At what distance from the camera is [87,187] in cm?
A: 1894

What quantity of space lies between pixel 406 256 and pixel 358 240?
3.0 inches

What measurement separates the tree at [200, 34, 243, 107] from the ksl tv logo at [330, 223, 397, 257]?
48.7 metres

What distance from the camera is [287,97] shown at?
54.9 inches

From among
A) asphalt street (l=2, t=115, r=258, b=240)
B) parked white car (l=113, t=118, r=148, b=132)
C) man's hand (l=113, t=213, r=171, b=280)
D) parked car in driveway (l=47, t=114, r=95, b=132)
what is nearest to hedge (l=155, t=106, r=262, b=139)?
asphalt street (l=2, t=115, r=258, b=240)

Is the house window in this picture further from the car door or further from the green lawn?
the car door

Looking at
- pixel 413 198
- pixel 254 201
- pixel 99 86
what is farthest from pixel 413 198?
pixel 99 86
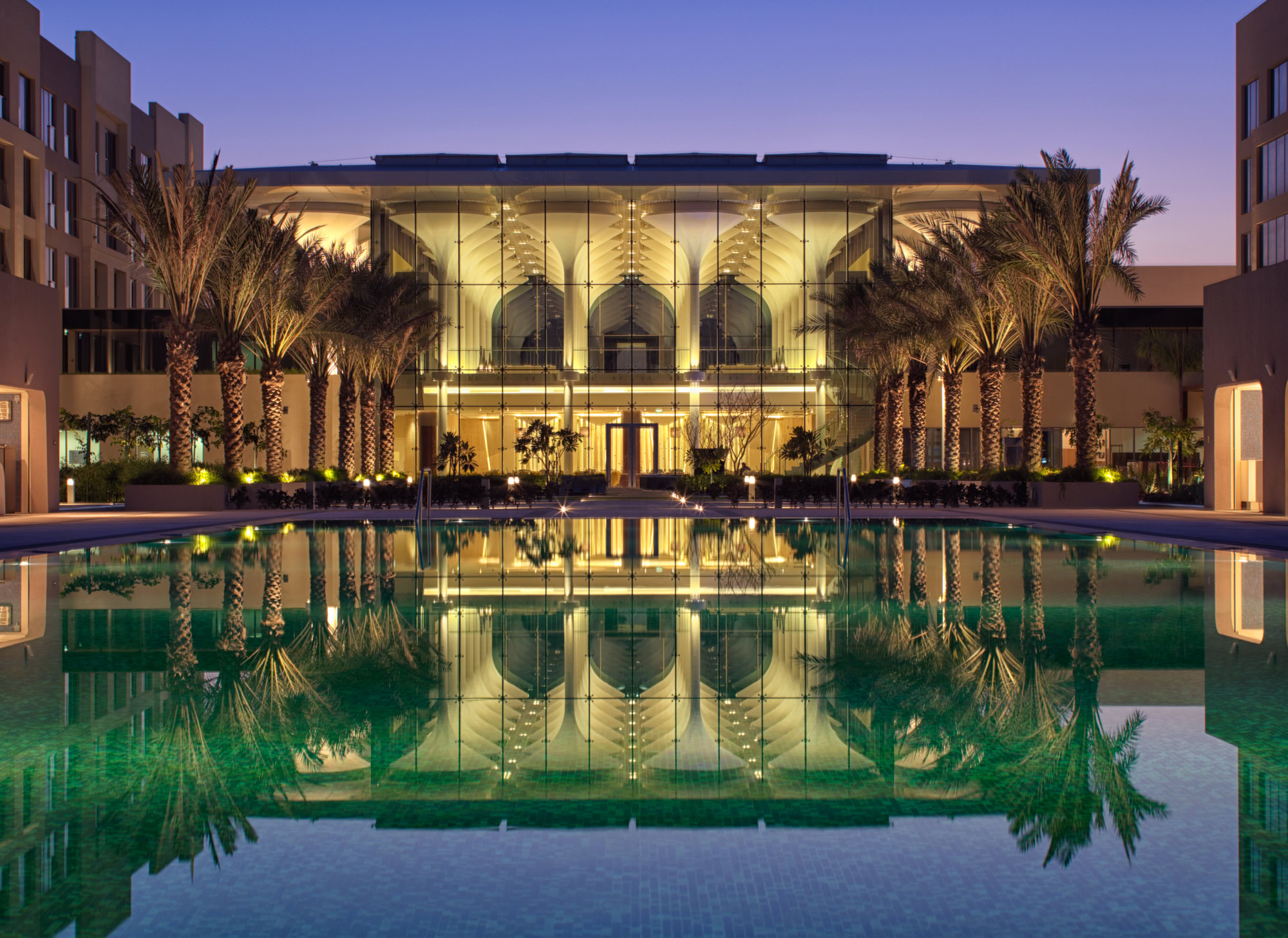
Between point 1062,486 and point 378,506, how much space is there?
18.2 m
★ ★ ★
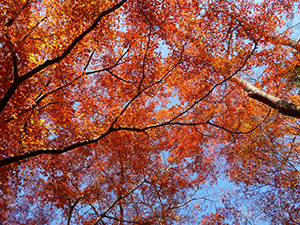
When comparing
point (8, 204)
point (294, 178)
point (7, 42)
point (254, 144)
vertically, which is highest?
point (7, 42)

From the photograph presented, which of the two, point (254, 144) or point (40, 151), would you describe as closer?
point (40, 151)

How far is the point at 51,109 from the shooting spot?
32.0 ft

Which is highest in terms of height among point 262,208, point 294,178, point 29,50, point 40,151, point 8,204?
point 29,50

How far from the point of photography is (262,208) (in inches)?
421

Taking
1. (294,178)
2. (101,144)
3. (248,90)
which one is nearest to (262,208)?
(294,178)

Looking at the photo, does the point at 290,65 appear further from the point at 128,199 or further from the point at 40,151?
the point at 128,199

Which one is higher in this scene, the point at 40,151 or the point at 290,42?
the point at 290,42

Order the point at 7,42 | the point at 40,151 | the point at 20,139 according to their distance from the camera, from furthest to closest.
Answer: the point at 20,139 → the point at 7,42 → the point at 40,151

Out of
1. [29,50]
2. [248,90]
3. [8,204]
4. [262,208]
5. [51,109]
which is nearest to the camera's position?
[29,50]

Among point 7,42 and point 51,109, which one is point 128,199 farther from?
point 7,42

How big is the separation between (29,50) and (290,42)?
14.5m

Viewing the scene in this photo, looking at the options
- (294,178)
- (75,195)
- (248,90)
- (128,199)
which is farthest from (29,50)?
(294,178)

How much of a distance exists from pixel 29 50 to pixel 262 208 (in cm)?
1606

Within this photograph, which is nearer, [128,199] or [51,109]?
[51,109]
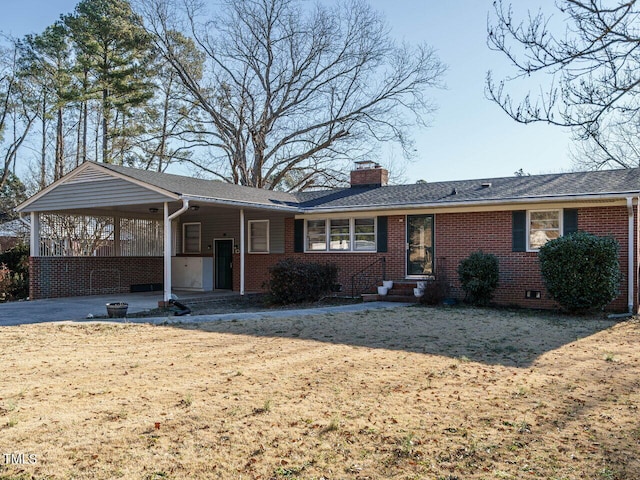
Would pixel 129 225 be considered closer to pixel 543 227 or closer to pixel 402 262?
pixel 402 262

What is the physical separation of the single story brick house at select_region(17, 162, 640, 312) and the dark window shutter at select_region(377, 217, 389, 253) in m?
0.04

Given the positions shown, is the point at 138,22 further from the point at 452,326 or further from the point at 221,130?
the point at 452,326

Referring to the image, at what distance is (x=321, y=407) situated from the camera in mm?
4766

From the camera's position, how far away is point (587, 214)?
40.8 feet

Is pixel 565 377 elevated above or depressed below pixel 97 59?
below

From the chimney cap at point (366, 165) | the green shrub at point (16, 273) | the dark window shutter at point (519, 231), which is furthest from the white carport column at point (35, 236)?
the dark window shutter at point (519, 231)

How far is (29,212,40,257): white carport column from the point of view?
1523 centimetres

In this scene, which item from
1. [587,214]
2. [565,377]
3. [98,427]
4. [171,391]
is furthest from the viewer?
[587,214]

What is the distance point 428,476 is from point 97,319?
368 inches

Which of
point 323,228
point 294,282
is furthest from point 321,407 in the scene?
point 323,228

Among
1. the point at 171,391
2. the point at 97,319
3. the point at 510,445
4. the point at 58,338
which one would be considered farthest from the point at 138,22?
★ ★ ★
▶ [Aim of the exercise]
How many lines in the items above contain the string "scene"? Case matters, so uppercase and lowercase letters count as different. Reply with the number alone.

▶ [Written solution]
4